● **YOUR TASK**
Look for "What is the overall" in the listing below, then copy exactly the line it appears in and all lines after it to the end, and nothing more.

○ ○ ○

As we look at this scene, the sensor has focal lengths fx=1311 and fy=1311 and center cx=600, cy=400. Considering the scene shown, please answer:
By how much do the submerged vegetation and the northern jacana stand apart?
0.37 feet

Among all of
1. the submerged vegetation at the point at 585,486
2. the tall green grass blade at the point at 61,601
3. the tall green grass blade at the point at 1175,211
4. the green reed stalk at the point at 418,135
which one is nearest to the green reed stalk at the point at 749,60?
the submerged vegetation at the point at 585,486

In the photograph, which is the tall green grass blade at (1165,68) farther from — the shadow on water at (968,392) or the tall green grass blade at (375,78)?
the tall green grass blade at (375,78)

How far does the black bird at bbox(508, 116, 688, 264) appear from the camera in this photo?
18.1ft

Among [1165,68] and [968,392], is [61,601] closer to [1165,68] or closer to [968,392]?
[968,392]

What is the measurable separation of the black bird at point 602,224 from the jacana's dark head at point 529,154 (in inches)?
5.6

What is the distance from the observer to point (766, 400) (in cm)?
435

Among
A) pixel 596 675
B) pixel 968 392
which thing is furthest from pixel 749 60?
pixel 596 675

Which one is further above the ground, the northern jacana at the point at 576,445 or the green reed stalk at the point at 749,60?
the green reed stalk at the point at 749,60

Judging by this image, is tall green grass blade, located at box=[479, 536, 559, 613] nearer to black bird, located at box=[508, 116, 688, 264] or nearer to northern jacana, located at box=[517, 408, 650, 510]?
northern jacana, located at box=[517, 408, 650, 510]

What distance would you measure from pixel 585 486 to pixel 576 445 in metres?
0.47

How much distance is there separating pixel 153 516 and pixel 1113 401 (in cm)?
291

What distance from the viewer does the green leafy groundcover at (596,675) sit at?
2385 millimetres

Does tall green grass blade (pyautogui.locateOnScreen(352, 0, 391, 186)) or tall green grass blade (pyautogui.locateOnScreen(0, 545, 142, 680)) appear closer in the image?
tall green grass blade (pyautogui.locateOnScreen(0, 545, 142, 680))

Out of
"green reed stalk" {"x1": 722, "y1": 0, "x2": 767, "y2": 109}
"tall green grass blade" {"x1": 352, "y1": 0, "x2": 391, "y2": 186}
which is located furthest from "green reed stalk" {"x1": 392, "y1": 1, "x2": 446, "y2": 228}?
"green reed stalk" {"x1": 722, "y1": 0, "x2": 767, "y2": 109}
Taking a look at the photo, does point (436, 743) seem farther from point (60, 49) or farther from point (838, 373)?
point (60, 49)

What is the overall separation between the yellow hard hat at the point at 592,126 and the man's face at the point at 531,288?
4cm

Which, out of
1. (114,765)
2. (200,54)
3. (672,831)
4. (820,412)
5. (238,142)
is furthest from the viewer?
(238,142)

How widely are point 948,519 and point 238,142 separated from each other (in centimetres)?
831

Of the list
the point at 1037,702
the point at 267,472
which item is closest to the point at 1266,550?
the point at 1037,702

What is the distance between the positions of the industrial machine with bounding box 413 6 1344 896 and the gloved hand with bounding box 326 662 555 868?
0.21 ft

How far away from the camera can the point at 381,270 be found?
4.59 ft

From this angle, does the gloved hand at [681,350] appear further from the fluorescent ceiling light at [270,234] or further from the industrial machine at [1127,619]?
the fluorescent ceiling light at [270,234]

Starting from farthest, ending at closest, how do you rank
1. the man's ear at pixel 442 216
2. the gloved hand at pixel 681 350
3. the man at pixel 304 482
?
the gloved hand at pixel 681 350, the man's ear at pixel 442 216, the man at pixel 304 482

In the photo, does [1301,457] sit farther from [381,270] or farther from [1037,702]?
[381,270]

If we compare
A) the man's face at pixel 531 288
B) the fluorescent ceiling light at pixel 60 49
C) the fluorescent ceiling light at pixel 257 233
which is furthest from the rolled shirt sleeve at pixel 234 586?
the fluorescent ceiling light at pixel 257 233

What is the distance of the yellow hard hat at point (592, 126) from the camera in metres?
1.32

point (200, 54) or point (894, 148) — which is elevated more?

○ ○ ○

● **EXERCISE OUTPUT**
What is the overall separation between the yellow hard hat at the point at 592,126 and the man's face at the point at 531,288?
4cm

Which, out of
1. (114,765)
2. (200,54)
3. (672,831)
4. (820,412)
5. (238,142)
is furthest from the viewer?
(238,142)

How widely are point 948,519 and point 238,142 separated from each other (in centimetres)?
831

Of the list
the point at 1037,702
the point at 267,472
which item is closest to the point at 1266,550?
the point at 1037,702

What is the distance between the positions of the industrial machine with bounding box 413 6 1344 896 and the gloved hand with bounding box 326 662 555 868?
0.21 ft

How far away from the camera can the point at 381,270 be found?
4.59 ft

From this angle, does the gloved hand at [681,350] appear further from the fluorescent ceiling light at [270,234] or further from the industrial machine at [1127,619]?
the fluorescent ceiling light at [270,234]

Starting from farthest, ending at closest, how do you rank
1. the man's ear at pixel 442 216
2. the gloved hand at pixel 681 350
3. the man at pixel 304 482
?
the gloved hand at pixel 681 350, the man's ear at pixel 442 216, the man at pixel 304 482

In the photo, does [1301,457] sit farther from [381,270] or farther from [1037,702]?
[381,270]

If we compare
A) the man's face at pixel 531 288
B) the fluorescent ceiling light at pixel 60 49
C) the fluorescent ceiling light at pixel 257 233
which is furthest from the rolled shirt sleeve at pixel 234 586?
the fluorescent ceiling light at pixel 257 233

What is the distance of the yellow hard hat at point (592, 126) from the camera in metres?
1.32

point (200, 54) or point (894, 148) — which is elevated more?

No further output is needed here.